■ **Instructions to follow**: When you reach the line with "June 20, 2025: Senator" in the listing below, write out that line and every one after it exactly, and skip the pictures.

Given entries Start Marker

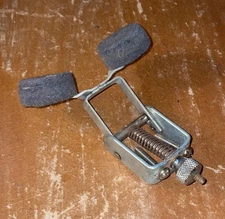 Vintage Slingerland 40's 50's Muffler Tone Control Tom Snare Drum! Double Felt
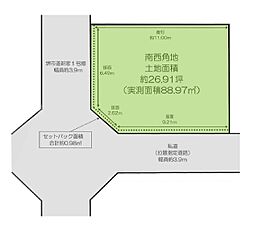 堺市中区新家町　売土地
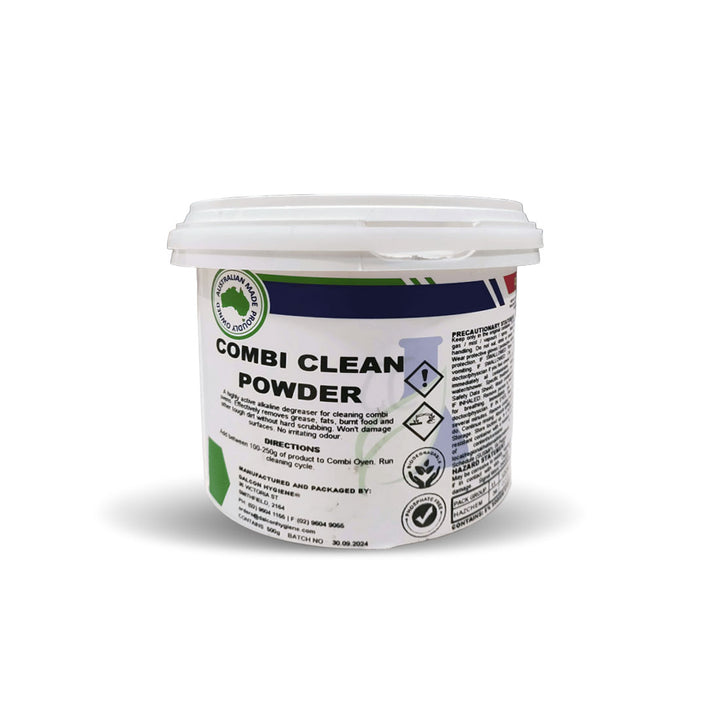 FED Combi Clean Powder 1kg - DH-CL1K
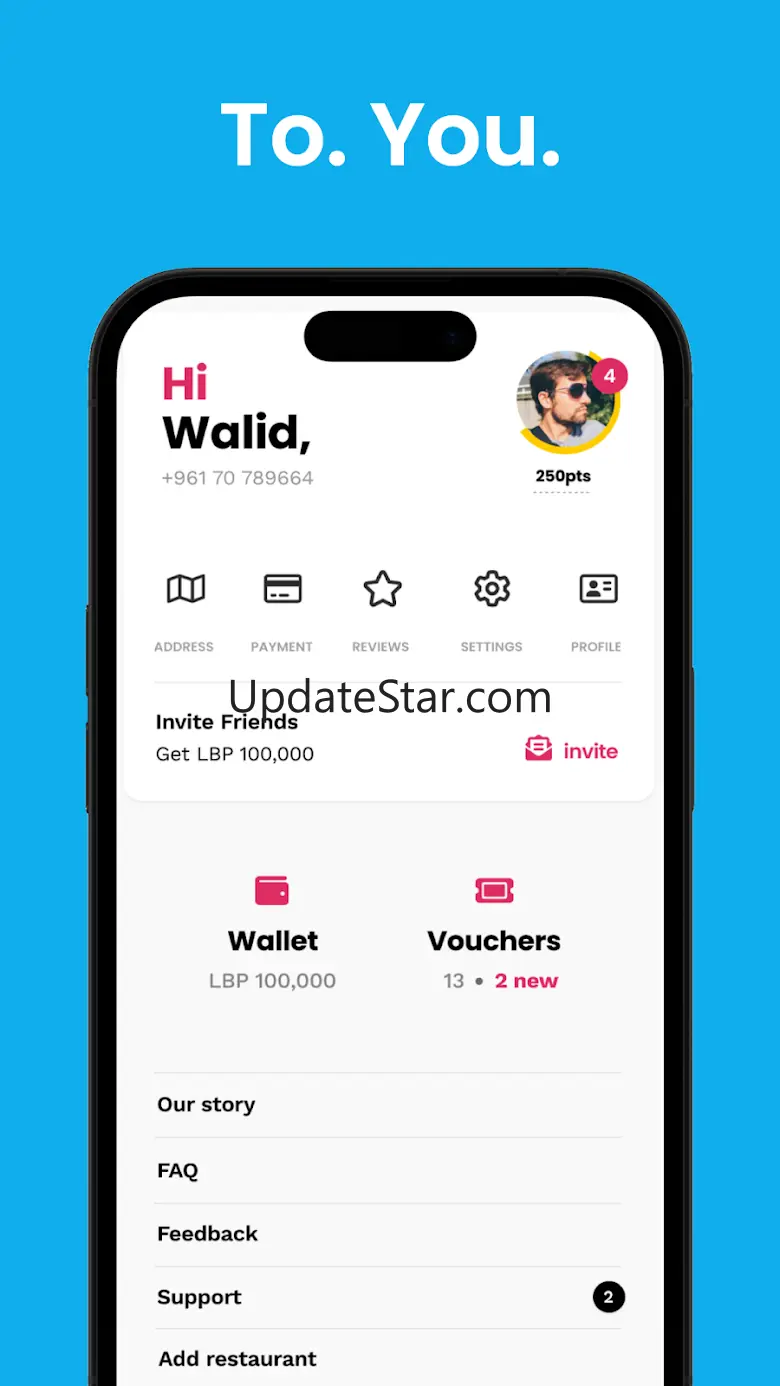 Gozilla - Delivery App 2.2.0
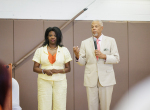 June 20, 2025: Senator Anthony Williams hosts Senior Prom.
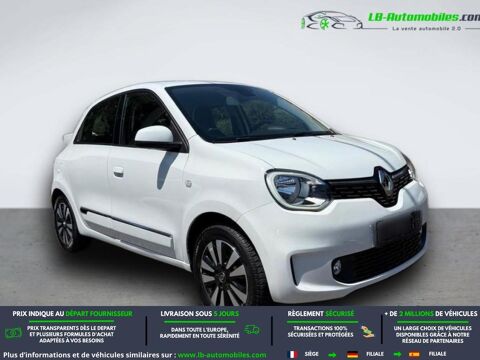 Annonce voiture Renault Twingo 12900 €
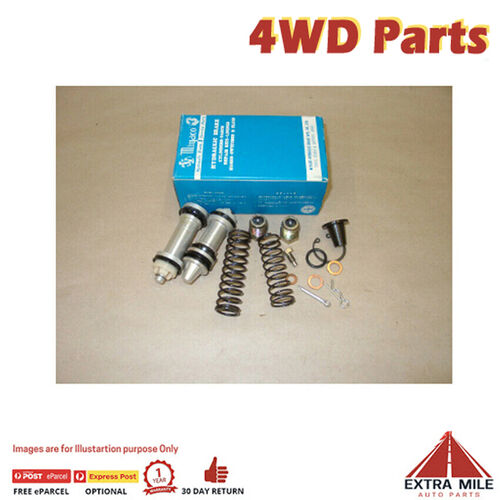 Brake Master Cyl Repr Kit For Toyota Landcruiser BJ42-3.4L 3B 08/80-1/84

Given entries End Marker

■ **Reply to the exercise**:
 June 20, 2025: Senator Anthony Williams hosts Senior Prom.
 Annonce voiture Renault Twingo 12900 €
 Brake Master Cyl Repr Kit For Toyota Landcruiser BJ42-3.4L 3B 08/80-1/84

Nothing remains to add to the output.